According to the text on Auto-Merging Retrieval, what does the AutoMergingRetriever return when the number of matched leaf documents under the same parent is higher than the threshold?
━━━━━ Selection
Auto-Merging is a retrieval technique that leverages a hierarchical document structure. When a document is too long, it is split into smaller documents or chunks, where we can think of the smaller documents as the children of the original document and the original document as the parent. This results in a hierarchical tree structure where each smaller document is a child of a previous larger document. The leaves of the tree are the documents which don’t have any children, and the root is the original document.

Auto-merging retrieval is a technique we can use if the parent document is likely to contain more of the relevant context about the information the user is after, in comparison to a subset of it’s child documents. When a query is made, the the retriever will normally return the top_k number of document chunks that are relevant to the query. However, if the number of retrieved document chunks that belong to the same parent document is above a certain threshold, the retriever would return the parent document instead of the individual chunks.

Haystack Components

Haystack implements the Auto-Merging Retrieval with two components:

HierarchicalDocumentSplitter: splits a Document into multiple Document objects of different block sizes, building a hierarchical tree structure where each smaller block is a child of a previous larger block. The init method expects three parameters:
- block_sizes: Set of block sizes to split the document into. The blocks are split in descending order. So, block_sizes of {20, 5} would mean that each ‘parent’ split would be of length max 20, and and each of its children would be of length max 5.
- split_overlap: The number of overlapping units for each split.
- split_by: The unit for splitting your documents.
AutoMergingRetriever: a retriever that leverages the hierarchical tree structure of documents, where the leaf nodes are indexed in a document store. During retrieval, if the number of matched leaf documents below the same parent is higher than a defined threshold, the retriever will return the parent document instead of the individual leaf documents. The init method expects three parameters:
- document_store: DocumentStore from which to retrieve the parent documents
- threshold: Threshold to decide whether the parent instead of the individual documents is returned

Introductory Example

Let’s see a simple example of how the AutoMergingRetriever works. In this example we will use a single document. We use the HierarchicalDocumentSplitter to split the document into chunks, represented by smaller documents, and capturing the hierarchical structure of the document.

    from haystack import Document
    from haystack.components.preprocessors import HierarchicalDocumentSplitter

    docs = [Document(content="The monarch of the wild blue yonder rises from the eastern side of the horizon.")]
    splitter = HierarchicalDocumentSplitter(block_sizes={10, 3}, split_overlap=0, split_by="word")
    docs = splitter.run(docs)

We start by creating a document, and then we split it into smaller documents using the HierarchicalDocumentSplitter. We need to specify the block sizes that we want to split the document into. In this case, we are splitting the document into 10 and 3-word blocks - this means that the splitter will only have 2 levels, the first with a maximum of 10 words and the second a maximum of 3 words. There are no overlaps among the documents, and we also specify that we want to split the document by words. This results in 9 documents being created from the original document. The documents are split as follows:

`The monarch of the wild blue yonder rises from the eastern side of the horizon.` -- (root)
|
|
|
|--- `The monarch of the wild blue yonder rises from the`
|               |
|               |
|               |--- `The monarch of` -- (leaf)
|               |
|               |--- `the wild blue` -- (leaf)
|               |
|               |--- `yonder rises from` -- (leaf)
|               |
|               |--- `the` -- (leaf)
|
|
|--- `eastern side of the horizon.` -- (leaf)
━━━━━━━━━━
━━━━━ Source excerpt
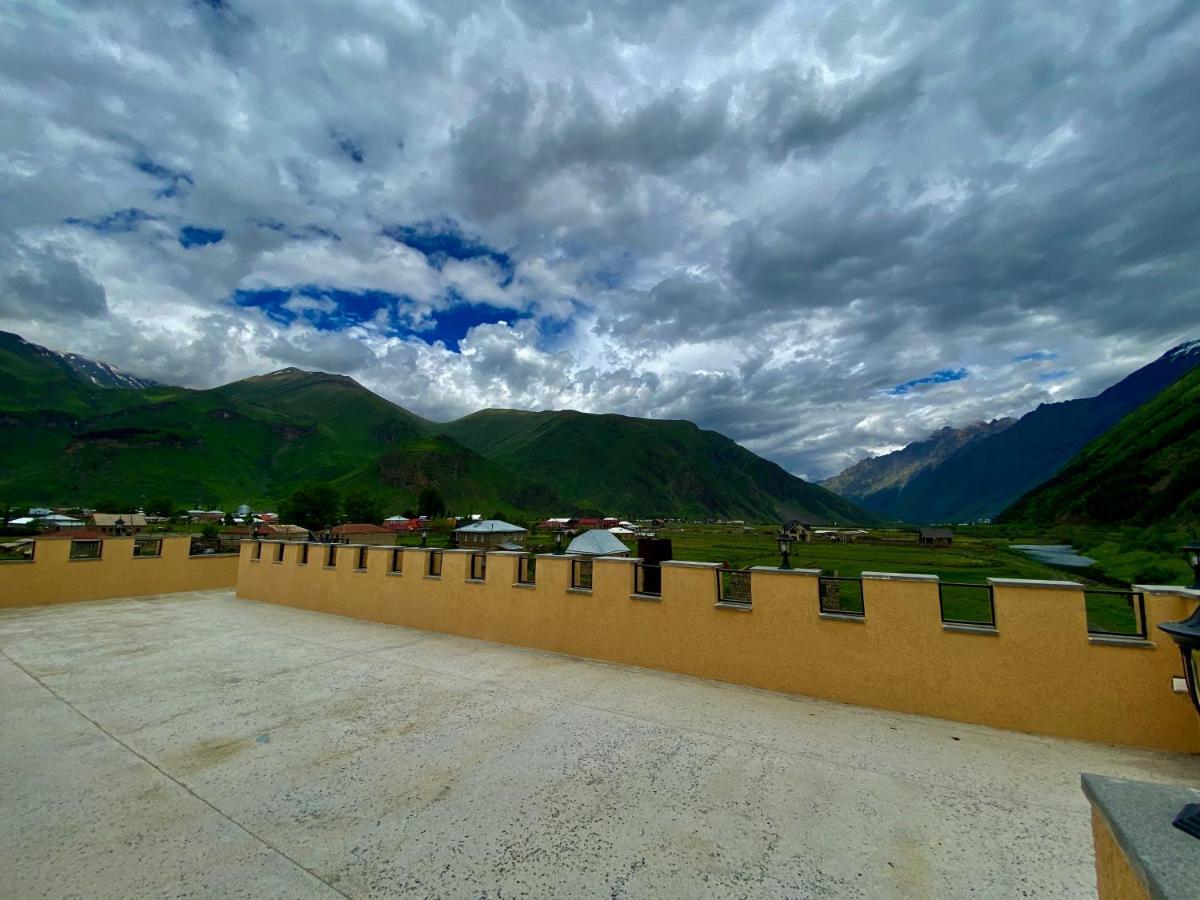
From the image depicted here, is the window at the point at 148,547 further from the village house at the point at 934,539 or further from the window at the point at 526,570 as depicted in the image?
the village house at the point at 934,539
━━━━━━━━━━
**Result of this task**.
It returns the parent document instead of the individual leaf documents.